▶ _Provided passage_
----------------

From 1778 to 1785, the records show nothing worthy of remark, except that the church, during the war of Revolution, in spite of its injurious effects upon morals and religion, maintained its standing, kept up its stated meetings, and sustained the regular ministrations of the gospel. While some churches were swept away by the storm, and others scattered and so reduced in number as to have scarcely an existence, yet Grassy Creek church, though suffering much by declension in common with others, survived the war, still retaining comparatively a large membership of earnest Christians.
During the years 1786 and '87, the church enjoyed a gracious and continuous work of grace, surpassing in extent, power and influence, any other revival with which it had perhaps ever been visited. Quite a number were baptized and added to the church, and among the number were several who became ministers of the gospel.
This Church held meetings on Island Creek to receive and baptize members, where she established a branch, from which arose Island Creek church, which was regularly constituted in 1820.
In 1789, Elder Reed, having served the church successfully for more than a quarter of century, and being now full of years, retired from the active labors of the pastorship, bearing with him the affections of the people among whom he had so faithfully toiled. Elder Henry Lester was then chosen pastor, who served the church for several years, acceptably and efficiently. During this year a very precious revival of religion was experienced and many were converted and added to the church.

----------------

▶ _Given data_
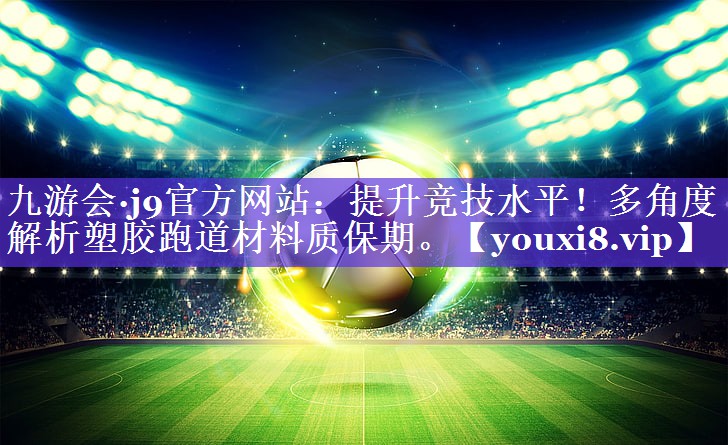 九游会·j9官方网站：提升竞技水平！多角度解析塑胶跑道材料质保期。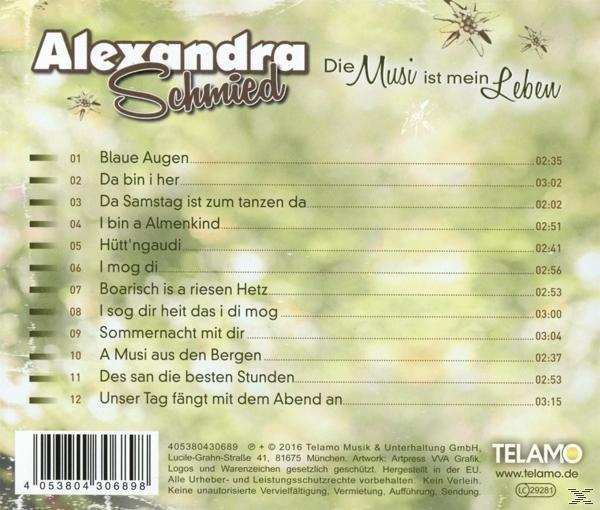 Alexandra Schmied - Die Musi Ist Mein Leben  - (CD)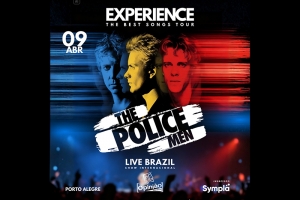 THE POLICE EXPERIENCE FAR&Aacute; SUA ESTR&Eacute;IA EM PORTO ALEGRE  DIA 09 DE ABRIL NO BAR OPINI&Atilde;O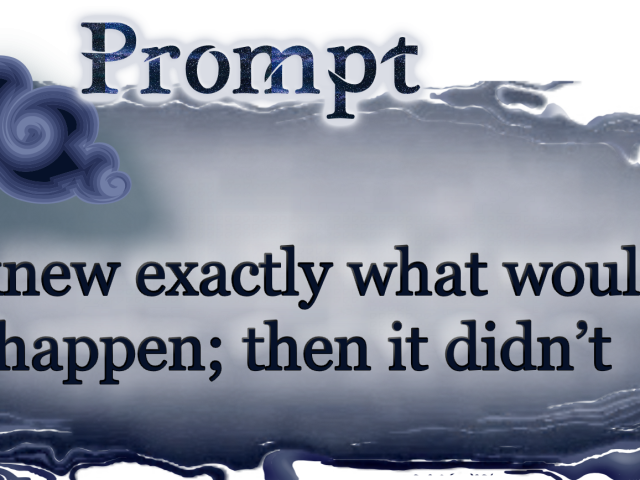 Word Prompt: I knew exactly what would happen; then it didn’t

----------------

▶ _Problems and tasks_
1. Render this sentence from the Grassy Creek church history in Spanish: "Elder Henry Lester was then chosen pastor, who served the church for several years, acceptably and efficiently."
2. Extract the portion of the Grassy Creek church history between "From 1778 to" and "of earnest Christians.", inclusive.
3. Condense the paragraph of the Grassy Creek church history that begins "In 1789, Elder Reed" into a bulleted list that keeps its main facts.
The data above were drawn from a source separate from the Grassy Creek church history.

▶ _Written answers_
1. Entonces se eligió como pastor al élder Henry Lester, quien sirvió a la iglesia durante varios años de manera aceptable y eficiente.

2.
From 1778 to 1785, the records show nothing worthy of remark, except that the church, during the war of Revolution, in spite of its injurious effects upon morals and religion, maintained its standing, kept up its stated meetings, and sustained the regular ministrations of the gospel. While some churches were swept away by the storm, and others scattered and so reduced in number as to have scarcely an existence, yet Grassy Creek church, though suffering much by declension in common with others, survived the war, still retaining comparatively a large membership of earnest Christians.

3.
- In 1789, Elder Reed retired from the pastorship after serving the church successfully for more than a quarter of a century.
- He left with the affection of the people he had served.
- Elder Henry Lester was chosen as pastor and served acceptably and efficiently for several years.
- That same year, a revival brought many conversions and new members to the church.